▶ TASK GOAL
Starting at the line that contains "What is the distance from the camera's", copy each line through the end of the listing below. Include both ends and output nothing more.
>> Begin INFORMATION PROVIDED
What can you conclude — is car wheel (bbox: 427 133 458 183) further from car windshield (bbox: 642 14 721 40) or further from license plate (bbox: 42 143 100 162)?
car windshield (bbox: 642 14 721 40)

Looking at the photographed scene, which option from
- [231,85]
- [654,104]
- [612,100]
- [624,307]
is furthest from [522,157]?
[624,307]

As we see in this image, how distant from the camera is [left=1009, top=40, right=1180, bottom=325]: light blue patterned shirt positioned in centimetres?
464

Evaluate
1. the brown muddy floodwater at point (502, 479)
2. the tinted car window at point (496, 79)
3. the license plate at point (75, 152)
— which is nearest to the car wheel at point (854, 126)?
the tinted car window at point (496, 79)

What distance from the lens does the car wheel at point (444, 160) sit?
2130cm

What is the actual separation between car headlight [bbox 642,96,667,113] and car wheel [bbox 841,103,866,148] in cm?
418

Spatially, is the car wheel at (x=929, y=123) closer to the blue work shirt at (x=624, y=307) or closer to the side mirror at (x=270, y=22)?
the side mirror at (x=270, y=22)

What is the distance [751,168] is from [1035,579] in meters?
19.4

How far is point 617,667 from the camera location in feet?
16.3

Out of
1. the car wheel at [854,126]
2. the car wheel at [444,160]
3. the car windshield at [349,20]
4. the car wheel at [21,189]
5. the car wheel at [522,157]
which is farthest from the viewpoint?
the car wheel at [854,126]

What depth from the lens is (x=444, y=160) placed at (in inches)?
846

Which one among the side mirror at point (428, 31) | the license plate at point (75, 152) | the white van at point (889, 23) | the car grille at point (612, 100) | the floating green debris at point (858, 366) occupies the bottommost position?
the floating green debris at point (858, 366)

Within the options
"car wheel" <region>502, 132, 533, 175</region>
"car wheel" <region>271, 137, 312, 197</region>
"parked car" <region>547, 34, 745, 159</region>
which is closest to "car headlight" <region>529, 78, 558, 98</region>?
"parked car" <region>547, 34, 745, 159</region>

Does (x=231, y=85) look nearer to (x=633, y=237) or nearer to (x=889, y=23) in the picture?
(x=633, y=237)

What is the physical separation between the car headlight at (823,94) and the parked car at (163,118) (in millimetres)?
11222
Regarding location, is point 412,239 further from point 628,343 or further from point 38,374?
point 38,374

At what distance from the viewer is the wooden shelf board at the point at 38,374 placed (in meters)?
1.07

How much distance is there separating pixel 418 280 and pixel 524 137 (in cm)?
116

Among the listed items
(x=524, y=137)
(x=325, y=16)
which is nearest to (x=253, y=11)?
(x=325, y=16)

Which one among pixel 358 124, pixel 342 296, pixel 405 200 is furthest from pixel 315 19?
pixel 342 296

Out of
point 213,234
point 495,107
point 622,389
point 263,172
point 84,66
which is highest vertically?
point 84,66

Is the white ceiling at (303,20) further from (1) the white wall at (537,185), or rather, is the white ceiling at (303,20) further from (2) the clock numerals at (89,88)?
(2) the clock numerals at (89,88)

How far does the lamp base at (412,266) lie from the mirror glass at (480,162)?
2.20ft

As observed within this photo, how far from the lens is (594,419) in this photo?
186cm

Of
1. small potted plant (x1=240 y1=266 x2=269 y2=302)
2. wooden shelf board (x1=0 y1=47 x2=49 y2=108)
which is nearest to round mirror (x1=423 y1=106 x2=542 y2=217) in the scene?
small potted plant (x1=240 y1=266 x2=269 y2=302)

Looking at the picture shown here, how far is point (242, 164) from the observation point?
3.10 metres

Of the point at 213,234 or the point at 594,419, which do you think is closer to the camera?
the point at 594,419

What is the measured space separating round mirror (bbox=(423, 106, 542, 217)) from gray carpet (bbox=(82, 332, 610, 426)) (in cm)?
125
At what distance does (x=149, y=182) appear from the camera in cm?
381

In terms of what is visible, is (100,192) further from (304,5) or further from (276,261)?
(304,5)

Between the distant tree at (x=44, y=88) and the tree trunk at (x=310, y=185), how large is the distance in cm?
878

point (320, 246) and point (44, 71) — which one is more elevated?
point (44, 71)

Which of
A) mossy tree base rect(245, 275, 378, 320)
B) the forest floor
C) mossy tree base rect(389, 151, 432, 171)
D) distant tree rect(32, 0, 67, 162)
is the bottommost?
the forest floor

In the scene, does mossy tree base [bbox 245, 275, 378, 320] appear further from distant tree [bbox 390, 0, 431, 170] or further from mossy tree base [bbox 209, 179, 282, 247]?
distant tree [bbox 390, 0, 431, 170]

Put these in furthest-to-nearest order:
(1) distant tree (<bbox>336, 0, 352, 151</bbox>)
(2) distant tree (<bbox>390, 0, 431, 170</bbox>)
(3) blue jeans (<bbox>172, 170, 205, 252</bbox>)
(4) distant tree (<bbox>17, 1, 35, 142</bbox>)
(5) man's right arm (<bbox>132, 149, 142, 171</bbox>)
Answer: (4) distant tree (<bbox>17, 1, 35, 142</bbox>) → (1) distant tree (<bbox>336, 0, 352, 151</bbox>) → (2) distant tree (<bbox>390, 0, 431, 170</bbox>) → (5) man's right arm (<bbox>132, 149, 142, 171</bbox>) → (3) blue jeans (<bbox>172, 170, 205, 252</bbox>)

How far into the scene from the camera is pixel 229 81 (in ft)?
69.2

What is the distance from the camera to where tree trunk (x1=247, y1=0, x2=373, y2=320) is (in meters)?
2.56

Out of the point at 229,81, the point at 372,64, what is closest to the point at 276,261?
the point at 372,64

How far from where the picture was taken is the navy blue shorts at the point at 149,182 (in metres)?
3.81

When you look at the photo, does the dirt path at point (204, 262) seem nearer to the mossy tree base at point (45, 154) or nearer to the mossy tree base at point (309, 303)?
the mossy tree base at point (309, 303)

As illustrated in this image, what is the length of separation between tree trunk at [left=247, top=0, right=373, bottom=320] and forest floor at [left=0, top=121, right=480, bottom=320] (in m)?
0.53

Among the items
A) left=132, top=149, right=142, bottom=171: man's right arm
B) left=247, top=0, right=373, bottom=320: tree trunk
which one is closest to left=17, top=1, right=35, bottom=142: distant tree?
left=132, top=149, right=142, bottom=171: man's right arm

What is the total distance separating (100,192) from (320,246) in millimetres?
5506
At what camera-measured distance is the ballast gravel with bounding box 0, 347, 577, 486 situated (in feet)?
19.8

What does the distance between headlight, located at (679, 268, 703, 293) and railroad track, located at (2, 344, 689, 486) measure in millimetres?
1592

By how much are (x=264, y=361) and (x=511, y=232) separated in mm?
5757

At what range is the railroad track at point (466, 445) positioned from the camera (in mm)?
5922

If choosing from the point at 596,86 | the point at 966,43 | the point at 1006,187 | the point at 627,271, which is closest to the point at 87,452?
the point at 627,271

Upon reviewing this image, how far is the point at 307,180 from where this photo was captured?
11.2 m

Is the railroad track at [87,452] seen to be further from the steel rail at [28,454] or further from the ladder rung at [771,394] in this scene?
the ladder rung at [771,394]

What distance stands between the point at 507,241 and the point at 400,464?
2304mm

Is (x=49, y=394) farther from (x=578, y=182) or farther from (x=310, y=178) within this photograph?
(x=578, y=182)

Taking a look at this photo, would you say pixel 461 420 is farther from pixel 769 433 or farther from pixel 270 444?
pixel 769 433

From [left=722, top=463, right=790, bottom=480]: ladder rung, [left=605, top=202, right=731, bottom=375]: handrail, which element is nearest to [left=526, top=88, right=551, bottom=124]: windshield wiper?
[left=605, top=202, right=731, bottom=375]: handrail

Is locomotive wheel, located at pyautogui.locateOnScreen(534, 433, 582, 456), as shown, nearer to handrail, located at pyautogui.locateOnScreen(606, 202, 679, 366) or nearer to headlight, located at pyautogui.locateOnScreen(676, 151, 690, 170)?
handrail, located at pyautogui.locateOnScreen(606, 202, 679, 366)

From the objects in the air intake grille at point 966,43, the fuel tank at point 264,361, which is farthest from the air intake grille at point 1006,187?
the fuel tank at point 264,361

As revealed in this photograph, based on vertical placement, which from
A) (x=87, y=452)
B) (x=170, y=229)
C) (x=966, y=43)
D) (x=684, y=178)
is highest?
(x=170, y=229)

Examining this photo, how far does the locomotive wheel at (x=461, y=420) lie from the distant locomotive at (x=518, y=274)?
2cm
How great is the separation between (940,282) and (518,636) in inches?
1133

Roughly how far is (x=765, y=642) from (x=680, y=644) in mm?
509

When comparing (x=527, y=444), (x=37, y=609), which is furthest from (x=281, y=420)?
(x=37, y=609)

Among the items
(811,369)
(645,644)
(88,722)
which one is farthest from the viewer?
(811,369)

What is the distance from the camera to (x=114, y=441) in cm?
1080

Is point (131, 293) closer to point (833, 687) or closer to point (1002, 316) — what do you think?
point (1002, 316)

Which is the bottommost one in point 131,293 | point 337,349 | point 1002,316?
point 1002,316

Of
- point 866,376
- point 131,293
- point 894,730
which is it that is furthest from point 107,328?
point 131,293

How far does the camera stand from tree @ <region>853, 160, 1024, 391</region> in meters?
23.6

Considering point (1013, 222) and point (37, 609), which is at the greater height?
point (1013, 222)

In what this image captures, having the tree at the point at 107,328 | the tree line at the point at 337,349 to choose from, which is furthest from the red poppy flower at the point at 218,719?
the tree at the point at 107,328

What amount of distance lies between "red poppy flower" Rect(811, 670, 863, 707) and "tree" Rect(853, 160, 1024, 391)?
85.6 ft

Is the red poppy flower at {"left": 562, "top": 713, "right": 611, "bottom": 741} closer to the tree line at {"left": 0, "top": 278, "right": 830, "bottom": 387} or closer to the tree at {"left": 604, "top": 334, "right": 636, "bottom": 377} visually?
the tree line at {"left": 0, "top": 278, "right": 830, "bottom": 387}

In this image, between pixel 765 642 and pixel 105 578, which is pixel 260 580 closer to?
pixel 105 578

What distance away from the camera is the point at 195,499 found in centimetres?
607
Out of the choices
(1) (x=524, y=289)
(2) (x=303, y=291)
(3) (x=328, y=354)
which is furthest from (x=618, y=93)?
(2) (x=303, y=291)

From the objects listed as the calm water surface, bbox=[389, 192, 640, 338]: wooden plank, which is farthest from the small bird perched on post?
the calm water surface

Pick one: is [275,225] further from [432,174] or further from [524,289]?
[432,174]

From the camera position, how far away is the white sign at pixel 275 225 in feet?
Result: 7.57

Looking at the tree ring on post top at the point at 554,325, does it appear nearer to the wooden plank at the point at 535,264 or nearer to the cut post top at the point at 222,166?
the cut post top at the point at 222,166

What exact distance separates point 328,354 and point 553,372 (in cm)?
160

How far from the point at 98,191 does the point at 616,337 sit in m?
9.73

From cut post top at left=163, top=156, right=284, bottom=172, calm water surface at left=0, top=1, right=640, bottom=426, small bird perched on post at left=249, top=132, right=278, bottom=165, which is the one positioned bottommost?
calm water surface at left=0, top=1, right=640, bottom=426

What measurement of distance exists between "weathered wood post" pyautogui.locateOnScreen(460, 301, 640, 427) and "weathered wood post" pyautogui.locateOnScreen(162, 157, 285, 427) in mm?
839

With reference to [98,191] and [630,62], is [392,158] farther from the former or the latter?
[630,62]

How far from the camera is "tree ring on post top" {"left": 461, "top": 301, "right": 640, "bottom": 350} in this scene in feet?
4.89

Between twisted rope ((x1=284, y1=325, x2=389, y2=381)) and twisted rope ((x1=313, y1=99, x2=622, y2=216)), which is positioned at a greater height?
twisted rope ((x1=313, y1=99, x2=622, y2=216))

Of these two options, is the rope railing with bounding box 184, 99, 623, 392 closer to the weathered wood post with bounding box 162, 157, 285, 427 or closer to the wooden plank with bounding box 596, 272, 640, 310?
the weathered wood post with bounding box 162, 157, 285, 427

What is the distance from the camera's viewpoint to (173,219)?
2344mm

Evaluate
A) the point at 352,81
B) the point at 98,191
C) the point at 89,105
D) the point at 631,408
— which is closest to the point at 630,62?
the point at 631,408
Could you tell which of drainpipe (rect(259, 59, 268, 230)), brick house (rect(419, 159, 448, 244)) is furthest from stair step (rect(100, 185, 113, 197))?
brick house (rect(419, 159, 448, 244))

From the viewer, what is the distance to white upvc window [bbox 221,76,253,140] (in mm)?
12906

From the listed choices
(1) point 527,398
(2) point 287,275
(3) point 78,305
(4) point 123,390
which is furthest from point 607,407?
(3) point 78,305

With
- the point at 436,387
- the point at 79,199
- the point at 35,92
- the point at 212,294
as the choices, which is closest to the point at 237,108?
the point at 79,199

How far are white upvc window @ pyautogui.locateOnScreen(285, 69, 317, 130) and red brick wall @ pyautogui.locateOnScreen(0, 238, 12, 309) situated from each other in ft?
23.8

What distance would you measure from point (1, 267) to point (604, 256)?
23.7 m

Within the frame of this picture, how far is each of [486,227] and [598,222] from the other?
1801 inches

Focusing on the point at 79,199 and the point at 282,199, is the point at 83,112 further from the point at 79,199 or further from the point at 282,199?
>> End INFORMATION PROVIDED
▶ TASK SOLUTION
What is the distance from the camera's viewpoint to (173,219)?
2344mm

Evaluate
A) the point at 352,81
B) the point at 98,191
C) the point at 89,105
D) the point at 631,408
— which is closest to the point at 630,62?
the point at 631,408
Could you tell which of drainpipe (rect(259, 59, 268, 230)), brick house (rect(419, 159, 448, 244)) is furthest from stair step (rect(100, 185, 113, 197))?
brick house (rect(419, 159, 448, 244))

From the viewer, what is the distance to white upvc window [bbox 221,76,253,140] (in mm)?
12906

From the listed choices
(1) point 527,398
(2) point 287,275
(3) point 78,305
(4) point 123,390
which is furthest from point 607,407?
(3) point 78,305

With
- the point at 436,387
- the point at 79,199
- the point at 35,92
- the point at 212,294
as the choices, which is closest to the point at 237,108?
the point at 79,199

How far are white upvc window @ pyautogui.locateOnScreen(285, 69, 317, 130) and red brick wall @ pyautogui.locateOnScreen(0, 238, 12, 309) situated from each other in ft?
23.8

What distance would you measure from point (1, 267) to point (604, 256)?
23.7 m

Within the frame of this picture, how far is each of [486,227] and [598,222] from the other?
1801 inches

Focusing on the point at 79,199 and the point at 282,199, is the point at 83,112 further from the point at 79,199 or further from the point at 282,199?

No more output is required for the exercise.